▸ **EXERCISE REQUIREMENTS**
Bring together every line in the data that includes "frames".

▸ **RECORDS PROVIDED**

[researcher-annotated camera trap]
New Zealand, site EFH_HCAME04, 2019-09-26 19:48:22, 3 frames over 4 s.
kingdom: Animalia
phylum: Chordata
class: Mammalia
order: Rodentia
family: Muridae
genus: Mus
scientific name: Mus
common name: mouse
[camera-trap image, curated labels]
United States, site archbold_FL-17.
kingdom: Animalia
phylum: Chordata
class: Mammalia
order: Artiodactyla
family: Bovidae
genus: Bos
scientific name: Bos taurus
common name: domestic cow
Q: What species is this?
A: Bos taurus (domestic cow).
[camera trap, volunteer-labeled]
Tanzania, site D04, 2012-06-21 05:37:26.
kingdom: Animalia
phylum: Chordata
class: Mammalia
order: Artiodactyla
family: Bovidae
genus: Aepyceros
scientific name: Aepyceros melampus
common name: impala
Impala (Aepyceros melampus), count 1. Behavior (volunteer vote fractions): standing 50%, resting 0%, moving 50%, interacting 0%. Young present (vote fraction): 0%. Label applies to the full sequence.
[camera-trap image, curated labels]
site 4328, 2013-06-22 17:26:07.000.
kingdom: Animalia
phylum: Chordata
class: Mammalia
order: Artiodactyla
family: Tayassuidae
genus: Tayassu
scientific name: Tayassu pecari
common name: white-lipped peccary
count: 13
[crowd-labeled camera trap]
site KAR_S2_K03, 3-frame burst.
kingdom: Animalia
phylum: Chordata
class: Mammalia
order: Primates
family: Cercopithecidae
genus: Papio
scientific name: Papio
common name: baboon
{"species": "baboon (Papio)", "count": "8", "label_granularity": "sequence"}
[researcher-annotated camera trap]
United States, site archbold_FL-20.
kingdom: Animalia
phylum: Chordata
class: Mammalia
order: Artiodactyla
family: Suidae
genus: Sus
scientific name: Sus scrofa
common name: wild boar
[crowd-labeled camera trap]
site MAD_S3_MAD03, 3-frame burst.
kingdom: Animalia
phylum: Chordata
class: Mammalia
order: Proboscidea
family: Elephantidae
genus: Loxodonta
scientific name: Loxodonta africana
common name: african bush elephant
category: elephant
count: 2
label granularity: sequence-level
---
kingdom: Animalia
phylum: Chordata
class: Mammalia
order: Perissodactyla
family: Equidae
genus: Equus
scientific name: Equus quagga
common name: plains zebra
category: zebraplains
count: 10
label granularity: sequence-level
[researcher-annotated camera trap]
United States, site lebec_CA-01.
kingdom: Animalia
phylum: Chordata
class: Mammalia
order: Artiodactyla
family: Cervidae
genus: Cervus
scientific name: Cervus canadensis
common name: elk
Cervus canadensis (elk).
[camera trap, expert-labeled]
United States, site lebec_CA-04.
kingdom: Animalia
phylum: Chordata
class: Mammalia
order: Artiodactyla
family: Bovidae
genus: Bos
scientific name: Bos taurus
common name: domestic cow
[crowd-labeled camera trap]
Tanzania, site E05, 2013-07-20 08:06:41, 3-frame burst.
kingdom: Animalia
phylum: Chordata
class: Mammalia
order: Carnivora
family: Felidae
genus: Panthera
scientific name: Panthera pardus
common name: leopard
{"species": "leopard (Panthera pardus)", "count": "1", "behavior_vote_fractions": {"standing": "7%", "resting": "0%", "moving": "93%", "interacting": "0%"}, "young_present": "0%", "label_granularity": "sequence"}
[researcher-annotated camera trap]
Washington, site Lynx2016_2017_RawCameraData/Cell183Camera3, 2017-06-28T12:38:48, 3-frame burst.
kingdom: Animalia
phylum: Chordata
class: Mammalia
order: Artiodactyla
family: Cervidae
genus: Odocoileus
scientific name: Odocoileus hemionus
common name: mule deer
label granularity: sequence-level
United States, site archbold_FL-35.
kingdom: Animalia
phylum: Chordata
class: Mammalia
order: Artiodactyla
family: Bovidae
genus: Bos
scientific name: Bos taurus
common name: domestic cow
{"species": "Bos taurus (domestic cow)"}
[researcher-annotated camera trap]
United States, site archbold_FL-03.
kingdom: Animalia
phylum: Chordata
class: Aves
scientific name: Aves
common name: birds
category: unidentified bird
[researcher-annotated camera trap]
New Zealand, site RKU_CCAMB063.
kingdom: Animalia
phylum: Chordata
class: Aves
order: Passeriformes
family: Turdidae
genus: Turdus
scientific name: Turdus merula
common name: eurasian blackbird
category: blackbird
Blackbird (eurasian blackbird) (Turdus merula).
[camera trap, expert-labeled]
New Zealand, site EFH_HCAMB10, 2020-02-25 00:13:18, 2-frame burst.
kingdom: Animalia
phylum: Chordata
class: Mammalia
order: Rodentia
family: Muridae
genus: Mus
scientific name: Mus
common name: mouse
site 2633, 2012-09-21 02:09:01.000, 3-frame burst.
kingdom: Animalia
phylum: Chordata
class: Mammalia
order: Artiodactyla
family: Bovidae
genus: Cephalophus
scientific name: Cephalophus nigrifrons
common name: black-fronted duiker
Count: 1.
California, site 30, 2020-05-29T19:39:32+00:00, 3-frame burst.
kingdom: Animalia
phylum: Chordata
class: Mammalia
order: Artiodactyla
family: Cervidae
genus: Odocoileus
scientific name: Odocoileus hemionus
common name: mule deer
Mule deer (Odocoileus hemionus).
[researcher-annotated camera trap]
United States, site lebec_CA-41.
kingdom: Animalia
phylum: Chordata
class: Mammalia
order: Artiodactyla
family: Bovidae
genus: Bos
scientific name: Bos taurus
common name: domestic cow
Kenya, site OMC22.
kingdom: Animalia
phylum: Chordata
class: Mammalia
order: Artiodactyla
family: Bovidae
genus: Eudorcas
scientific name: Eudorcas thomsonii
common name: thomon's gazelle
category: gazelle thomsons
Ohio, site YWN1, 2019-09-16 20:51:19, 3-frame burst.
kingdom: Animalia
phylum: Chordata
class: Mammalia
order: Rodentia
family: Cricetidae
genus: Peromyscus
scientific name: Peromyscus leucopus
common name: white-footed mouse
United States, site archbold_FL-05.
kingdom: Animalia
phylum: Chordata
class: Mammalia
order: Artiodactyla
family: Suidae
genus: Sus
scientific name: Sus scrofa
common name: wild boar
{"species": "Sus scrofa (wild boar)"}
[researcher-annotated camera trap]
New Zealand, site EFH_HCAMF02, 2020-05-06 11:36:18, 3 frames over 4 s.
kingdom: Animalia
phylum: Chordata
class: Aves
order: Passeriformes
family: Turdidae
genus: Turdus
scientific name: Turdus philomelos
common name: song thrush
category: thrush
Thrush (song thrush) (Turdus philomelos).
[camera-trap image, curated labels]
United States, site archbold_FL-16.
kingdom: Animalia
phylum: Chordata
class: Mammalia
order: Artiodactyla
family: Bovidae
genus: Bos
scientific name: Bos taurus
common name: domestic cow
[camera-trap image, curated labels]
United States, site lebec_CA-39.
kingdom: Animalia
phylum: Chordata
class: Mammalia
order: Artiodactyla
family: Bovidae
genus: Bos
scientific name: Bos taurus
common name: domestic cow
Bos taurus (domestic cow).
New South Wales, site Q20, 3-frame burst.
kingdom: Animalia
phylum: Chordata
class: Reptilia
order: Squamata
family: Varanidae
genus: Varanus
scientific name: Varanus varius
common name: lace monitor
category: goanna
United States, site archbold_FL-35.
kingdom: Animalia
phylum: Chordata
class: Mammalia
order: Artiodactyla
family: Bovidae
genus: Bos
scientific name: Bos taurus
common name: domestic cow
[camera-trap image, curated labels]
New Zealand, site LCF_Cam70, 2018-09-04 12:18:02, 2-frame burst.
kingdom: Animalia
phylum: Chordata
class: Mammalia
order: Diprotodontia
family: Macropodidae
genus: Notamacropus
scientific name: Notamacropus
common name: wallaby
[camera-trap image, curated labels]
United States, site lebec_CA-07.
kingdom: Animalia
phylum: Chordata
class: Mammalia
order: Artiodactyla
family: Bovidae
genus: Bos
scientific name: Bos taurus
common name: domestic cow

▸ **EXERCISE OUTPUT**
New Zealand, site EFH_HCAME04, 2019-09-26 19:48:22, 3 frames over 4 s.
New Zealand, site EFH_HCAMF02, 2020-05-06 11:36:18, 3 frames over 4 s.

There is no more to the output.